An i30 Sedan N is also likely after what appeared to be a TCR test mule was spotted in Europe earlier this year. It could either expand the range or replace the Fastback locally.
Before then Hyundai will strengthen the N brand by introducing a number of N-Line models, which get a cosmetic upgrade to look sportier but without the extra investment of a high-performance engine and chassis overhaul. Hyundai has confirmed plans for N-Line models of the N-Line – i30, i30 Sedan, Sonata, Kona and Tucson.
All of which brings the South Korean giant closer to its ultimate goal – launching a hero N model. This long-discussed offering will be a standalone vehicle, not a variant of an existing model, and will likely be a mid-engine sports car likely with a combination of a turbocharged petrol engine and a hybrid boost; thanks to Hyundai’s investment in Rimac.

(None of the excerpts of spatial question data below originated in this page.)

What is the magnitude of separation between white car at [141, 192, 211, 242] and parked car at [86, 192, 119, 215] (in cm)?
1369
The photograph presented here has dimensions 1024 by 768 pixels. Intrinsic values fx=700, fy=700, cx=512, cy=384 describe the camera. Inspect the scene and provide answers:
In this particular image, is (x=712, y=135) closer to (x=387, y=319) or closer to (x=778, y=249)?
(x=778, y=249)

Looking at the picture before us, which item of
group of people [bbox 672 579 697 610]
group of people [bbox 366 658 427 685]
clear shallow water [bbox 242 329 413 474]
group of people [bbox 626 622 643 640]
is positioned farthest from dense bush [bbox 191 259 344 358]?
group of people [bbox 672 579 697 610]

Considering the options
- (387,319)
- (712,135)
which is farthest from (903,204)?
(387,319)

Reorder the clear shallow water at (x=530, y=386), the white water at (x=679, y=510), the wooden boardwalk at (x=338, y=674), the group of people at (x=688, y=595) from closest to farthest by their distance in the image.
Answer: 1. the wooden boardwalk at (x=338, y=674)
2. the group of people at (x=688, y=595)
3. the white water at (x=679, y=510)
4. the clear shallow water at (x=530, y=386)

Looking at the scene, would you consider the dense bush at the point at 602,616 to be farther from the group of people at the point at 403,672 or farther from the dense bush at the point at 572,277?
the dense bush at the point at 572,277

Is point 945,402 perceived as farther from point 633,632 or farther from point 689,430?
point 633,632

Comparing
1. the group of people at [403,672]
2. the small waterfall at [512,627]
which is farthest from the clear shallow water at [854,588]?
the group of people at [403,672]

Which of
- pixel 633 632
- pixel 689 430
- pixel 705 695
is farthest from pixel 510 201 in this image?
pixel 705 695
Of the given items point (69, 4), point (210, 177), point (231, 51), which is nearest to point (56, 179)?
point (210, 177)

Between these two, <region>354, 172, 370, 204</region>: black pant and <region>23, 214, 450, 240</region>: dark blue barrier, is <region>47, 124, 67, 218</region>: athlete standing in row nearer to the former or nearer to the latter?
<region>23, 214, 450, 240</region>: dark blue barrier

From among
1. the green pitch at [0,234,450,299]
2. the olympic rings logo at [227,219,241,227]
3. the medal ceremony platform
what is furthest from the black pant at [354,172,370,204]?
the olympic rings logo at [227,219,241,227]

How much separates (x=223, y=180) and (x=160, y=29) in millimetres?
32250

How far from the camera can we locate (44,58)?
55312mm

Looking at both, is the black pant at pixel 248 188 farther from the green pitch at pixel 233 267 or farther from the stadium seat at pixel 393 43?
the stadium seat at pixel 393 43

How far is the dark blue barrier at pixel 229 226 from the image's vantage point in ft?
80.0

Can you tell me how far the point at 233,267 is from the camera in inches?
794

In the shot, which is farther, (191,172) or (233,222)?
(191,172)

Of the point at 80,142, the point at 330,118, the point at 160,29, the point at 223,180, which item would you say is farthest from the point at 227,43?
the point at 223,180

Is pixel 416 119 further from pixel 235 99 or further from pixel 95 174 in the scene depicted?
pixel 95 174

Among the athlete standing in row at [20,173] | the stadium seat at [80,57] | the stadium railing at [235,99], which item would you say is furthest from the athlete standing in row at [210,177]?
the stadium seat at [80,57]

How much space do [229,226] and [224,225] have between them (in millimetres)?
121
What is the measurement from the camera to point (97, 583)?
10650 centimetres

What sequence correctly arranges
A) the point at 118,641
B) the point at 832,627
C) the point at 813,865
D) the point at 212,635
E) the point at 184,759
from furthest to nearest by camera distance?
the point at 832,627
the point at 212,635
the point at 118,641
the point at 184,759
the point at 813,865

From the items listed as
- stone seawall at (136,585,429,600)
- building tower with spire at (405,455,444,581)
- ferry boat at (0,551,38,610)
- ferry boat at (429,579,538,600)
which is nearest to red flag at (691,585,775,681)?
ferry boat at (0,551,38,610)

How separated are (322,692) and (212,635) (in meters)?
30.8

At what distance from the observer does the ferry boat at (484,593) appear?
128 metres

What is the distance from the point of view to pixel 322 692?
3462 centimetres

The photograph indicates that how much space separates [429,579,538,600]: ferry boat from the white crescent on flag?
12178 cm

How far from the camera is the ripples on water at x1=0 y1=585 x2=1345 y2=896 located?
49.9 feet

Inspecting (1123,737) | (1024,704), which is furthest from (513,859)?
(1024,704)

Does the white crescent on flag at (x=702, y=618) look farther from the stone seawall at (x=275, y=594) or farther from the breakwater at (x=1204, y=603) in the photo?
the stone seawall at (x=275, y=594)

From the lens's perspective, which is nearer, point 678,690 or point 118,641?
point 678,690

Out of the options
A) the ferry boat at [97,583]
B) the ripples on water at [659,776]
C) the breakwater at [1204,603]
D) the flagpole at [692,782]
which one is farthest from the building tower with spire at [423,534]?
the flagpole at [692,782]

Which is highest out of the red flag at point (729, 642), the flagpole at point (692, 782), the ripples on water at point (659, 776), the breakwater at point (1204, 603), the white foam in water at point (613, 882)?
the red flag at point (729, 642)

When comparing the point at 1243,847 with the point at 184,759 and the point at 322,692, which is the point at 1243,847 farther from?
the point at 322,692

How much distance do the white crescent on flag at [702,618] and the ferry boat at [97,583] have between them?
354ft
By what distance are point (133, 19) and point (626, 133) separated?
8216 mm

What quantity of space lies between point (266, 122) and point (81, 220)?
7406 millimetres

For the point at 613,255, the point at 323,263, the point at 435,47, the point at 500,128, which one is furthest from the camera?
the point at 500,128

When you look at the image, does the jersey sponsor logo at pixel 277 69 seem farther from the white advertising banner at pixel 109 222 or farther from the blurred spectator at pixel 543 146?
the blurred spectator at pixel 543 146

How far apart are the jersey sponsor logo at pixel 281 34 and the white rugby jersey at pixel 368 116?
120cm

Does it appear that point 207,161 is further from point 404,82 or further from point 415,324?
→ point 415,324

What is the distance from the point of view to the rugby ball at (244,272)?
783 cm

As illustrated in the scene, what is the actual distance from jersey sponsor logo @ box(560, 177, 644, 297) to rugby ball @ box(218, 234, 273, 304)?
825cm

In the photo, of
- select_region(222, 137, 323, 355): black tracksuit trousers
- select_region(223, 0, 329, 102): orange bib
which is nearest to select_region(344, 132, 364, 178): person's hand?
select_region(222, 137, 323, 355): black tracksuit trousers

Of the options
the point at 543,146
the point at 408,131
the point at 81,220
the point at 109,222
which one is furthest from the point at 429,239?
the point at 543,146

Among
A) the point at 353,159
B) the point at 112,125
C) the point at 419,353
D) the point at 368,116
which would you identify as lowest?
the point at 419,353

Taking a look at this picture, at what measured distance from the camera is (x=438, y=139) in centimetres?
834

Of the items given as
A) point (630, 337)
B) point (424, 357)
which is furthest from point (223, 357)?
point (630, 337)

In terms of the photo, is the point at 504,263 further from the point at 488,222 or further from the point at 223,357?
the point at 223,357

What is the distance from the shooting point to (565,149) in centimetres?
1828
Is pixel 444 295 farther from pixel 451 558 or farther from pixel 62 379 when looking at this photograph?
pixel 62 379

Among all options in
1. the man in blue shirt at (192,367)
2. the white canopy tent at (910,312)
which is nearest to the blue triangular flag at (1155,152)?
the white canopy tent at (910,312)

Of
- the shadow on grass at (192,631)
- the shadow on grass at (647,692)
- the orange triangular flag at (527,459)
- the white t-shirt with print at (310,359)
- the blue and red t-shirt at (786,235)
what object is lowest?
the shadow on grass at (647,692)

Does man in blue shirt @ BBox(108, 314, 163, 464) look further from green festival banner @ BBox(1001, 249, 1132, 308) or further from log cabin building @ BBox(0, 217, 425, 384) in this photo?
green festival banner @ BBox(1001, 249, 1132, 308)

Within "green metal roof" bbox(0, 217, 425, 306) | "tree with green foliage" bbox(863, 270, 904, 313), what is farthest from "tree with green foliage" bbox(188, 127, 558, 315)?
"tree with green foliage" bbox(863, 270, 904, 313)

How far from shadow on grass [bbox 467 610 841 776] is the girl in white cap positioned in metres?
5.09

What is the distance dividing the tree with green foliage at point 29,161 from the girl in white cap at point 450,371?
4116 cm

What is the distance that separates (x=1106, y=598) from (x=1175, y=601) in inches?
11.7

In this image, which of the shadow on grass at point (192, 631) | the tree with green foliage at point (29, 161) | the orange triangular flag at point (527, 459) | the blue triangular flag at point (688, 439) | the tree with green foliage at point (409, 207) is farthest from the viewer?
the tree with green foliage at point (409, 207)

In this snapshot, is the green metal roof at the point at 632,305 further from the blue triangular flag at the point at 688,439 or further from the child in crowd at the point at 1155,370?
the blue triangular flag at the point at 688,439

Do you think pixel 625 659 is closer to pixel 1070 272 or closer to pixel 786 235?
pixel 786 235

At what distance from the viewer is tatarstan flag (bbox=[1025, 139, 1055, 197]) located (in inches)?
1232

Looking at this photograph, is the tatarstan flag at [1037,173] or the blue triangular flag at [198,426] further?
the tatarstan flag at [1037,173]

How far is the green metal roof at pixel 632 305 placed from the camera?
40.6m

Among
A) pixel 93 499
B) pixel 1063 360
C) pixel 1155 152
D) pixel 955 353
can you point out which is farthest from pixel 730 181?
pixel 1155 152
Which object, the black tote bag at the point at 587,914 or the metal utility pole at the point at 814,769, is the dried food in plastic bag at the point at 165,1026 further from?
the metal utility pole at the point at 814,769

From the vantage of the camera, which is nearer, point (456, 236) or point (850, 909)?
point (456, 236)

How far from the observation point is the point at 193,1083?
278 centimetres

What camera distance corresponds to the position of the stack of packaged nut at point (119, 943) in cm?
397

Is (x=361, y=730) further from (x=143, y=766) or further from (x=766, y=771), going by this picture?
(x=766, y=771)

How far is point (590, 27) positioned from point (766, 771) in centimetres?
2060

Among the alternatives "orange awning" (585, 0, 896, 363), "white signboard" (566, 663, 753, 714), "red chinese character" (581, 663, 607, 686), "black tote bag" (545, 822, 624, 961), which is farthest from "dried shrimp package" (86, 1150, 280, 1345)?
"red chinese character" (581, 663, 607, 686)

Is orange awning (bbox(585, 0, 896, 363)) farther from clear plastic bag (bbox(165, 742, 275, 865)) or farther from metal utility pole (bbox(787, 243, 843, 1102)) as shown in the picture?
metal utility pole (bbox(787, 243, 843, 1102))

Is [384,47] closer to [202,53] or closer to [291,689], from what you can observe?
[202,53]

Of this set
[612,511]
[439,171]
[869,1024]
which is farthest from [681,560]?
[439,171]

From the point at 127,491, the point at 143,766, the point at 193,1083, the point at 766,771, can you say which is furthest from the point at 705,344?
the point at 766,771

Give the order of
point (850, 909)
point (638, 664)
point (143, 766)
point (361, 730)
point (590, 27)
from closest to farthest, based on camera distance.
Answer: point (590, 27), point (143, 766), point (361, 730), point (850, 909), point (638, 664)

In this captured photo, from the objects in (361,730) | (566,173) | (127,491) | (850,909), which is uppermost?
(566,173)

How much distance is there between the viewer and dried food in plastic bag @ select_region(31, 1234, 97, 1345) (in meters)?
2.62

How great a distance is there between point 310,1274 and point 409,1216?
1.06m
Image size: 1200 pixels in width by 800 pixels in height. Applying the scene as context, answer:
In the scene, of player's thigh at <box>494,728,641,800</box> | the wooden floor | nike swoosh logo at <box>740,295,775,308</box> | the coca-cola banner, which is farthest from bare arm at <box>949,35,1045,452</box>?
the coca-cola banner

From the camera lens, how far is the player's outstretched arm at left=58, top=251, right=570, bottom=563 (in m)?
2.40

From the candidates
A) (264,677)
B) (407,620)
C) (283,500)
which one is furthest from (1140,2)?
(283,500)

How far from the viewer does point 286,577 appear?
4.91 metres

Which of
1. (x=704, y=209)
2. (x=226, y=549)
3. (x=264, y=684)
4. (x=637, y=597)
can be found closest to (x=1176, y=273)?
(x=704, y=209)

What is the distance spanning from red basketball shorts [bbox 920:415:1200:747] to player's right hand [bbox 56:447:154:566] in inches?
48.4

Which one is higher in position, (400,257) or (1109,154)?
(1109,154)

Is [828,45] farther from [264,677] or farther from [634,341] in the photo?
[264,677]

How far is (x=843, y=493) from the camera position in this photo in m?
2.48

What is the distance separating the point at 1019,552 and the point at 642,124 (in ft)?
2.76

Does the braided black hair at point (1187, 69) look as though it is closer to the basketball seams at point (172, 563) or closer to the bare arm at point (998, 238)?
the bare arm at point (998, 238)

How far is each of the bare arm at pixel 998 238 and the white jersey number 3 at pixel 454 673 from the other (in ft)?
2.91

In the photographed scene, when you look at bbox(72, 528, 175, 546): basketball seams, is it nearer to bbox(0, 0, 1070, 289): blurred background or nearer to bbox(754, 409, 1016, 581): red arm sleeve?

A mid-engine, hybrid sports car is a long way from the Excel that made Hyundai famous, but given the support shown already, Schenken is confident Hyundai is on track to make the leap.
“We’ve made no secret of our focus on building an N performance range, and there are plenty of new N models on the horizon,” he said. “Given the instant success of the i30 N, and the dedicated following it has achieved, we have no doubt that the N brand can support dedicated and more hard core performance models.”